Demonic scythemen are abroad,

roaming and reaping, home to home,

feared by folks as though each a god

invoked from an old pagan tome.

Wise villagers will keep indoors,

praying throughout Samhain night,

away from the fields and the moors

where sickles gleam with hellish light.

To and fro, the imp reapers swing

black blades amidst the bloody yield—

pauper, pope, merchant, whore and king—

Man falling as wheat in a field.

They amass bales to feed their steeds,

those horses that snort smoke and flame.

Wherefrom?

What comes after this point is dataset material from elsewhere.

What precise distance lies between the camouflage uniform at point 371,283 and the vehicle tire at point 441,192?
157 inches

Hell!  The infernal breeds

bear them up for damnation games,

bursting forth from the flaming depths

amidst plumes of sulphur and fire

like silos alight, these seraphs

fallen to the abyssal pyre.

And what bales amassed!  Wound and bound

with the bodies of those thus reaped,

flesh and soul spiraled round and round—

bone and blood and sin as one heaped

to keep hale the mounts of the Pit

during times of better peoples;

the lean, famine seasons, to wit,

when hearts rise higher than steeples—

those Renaissance times of the soul

when Man aspires beyond himself,

working at wonders for the whole

and starving Hell of its vast wealth

till such beasts as in Hell’s stables

must lay down, famished and bereft

beneath the gargoyled gables

where rider, too, walks with feet cleft,

each taking a nap, for a time,

to await harvests yet to come,

for Sin is a generous clime

that returns throughout a kingdom.

Swallow

Her bioluminescence casts shadows

on the cavern’s cold, wet deep-sea walls,

reeling round like a carousel that glows

in Neptune’s silent, coral-toothed halls.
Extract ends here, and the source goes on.